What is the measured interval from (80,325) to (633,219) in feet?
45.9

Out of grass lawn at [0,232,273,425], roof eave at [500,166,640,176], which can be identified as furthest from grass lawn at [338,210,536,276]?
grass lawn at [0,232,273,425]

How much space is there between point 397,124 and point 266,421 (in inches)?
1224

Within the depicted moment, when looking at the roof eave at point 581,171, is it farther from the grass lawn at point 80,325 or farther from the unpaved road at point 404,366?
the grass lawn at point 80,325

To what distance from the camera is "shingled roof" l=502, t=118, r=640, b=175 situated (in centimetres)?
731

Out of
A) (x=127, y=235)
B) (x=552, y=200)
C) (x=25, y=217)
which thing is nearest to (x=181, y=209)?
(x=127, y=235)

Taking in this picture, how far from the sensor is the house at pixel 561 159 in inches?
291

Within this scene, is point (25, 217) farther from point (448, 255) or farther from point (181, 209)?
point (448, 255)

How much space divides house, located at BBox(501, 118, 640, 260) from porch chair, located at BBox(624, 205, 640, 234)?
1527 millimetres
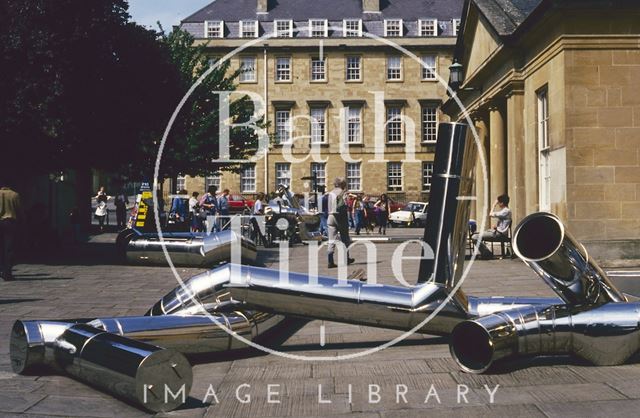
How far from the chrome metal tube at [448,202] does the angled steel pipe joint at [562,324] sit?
1.70 ft

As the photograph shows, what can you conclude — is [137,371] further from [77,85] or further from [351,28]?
[351,28]

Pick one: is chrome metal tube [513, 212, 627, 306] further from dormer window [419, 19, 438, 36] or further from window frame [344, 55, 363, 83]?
dormer window [419, 19, 438, 36]

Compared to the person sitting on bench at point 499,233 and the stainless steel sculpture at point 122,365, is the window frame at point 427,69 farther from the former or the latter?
the stainless steel sculpture at point 122,365

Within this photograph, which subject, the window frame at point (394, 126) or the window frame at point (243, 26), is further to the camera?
the window frame at point (243, 26)

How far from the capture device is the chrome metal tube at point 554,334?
17.0 ft

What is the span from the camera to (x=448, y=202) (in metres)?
5.80

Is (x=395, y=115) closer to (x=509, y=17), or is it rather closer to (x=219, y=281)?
(x=509, y=17)

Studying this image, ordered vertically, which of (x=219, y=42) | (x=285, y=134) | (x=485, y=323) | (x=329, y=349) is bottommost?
A: (x=329, y=349)

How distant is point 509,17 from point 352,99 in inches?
1464

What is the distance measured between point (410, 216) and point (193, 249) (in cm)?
3295

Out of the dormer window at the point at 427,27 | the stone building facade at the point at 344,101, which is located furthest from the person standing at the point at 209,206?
the dormer window at the point at 427,27

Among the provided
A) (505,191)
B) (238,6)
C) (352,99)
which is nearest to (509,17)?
(505,191)

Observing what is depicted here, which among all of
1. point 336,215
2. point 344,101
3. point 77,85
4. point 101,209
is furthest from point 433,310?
point 344,101

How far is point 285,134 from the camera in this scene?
2452 inches
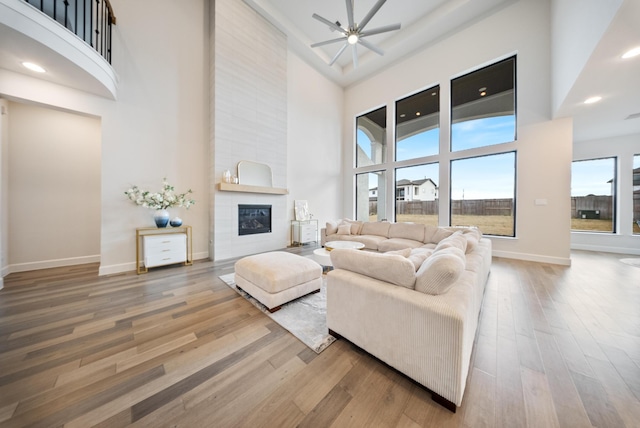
= = =
Problem to solve: Rewrite all of the items above, replacing "chrome metal tube" with "polished steel pipe" everywhere and changing nothing else. Do not include the pictures in your answer.

Result of the task:
What is the measured interval from (80,325) to (633,219) in feet?
45.9

Out of grass lawn at [0,232,273,425], roof eave at [500,166,640,176], which can be identified as furthest from grass lawn at [338,210,536,276]?
grass lawn at [0,232,273,425]

How much space is there between point 397,124 and point 266,421 (in inches)?
1224

Within the depicted moment, when looking at the roof eave at point 581,171, is it farther from the grass lawn at point 80,325 or farther from the unpaved road at point 404,366?
the grass lawn at point 80,325

To what distance from the camera is "shingled roof" l=502, t=118, r=640, b=175 situated (in centimetres)?
731

Out of
A) (x=127, y=235)
B) (x=552, y=200)
C) (x=25, y=217)
which thing is nearest to (x=181, y=209)?
(x=127, y=235)

Taking in this picture, how far from the sensor is the house at pixel 561 159 in inches?
291

Within this scene, is point (25, 217) farther from point (448, 255) or farther from point (181, 209)?
point (448, 255)

How much space divides house, located at BBox(501, 118, 640, 260) from porch chair, located at BBox(624, 205, 640, 234)?
1527 millimetres
How far from the polished steel pipe at [448,202] does the angled steel pipe joint at [562,324] sit?
1.70 ft

As the photograph shows, what can you conclude — is [137,371] further from [77,85] or further from [351,28]?
[351,28]

Pick one: is polished steel pipe [513, 212, 627, 306] further from dormer window [419, 19, 438, 36] or further from window frame [344, 55, 363, 83]?
dormer window [419, 19, 438, 36]

Compared to the person sitting on bench at point 499,233 and the stainless steel sculpture at point 122,365, is the window frame at point 427,69 farther from the former or the latter?
the stainless steel sculpture at point 122,365

Within this photograph, which subject, the window frame at point (394, 126) or the window frame at point (243, 26), is further to the camera?
the window frame at point (243, 26)

How far from the capture device is the polished steel pipe at point 554,334?
17.0 ft

What is the span from the camera to (x=448, y=202) (in metres)?
5.80

Is (x=395, y=115) closer to (x=509, y=17), or is it rather closer to (x=219, y=281)?
(x=509, y=17)

Studying this image, ordered vertically, which of (x=219, y=42) | (x=285, y=134) | (x=485, y=323) | (x=329, y=349) is bottommost?
A: (x=329, y=349)

How distant is point 509,17 from point 352,99 in inches?
1464

What is the distance measured between point (410, 216) and point (193, 249) (in cm)?
3295

Out of the dormer window at the point at 427,27 | the stone building facade at the point at 344,101, which is located furthest from the person standing at the point at 209,206?
the dormer window at the point at 427,27

Among the provided
A) (505,191)
B) (238,6)
C) (352,99)
which is nearest to (509,17)?
(505,191)

Observing what is depicted here, which among all of
1. point 336,215
2. point 344,101
3. point 77,85
4. point 101,209
is furthest from point 433,310?
point 344,101

How far is point 285,134 from the camera in this scene?
2452 inches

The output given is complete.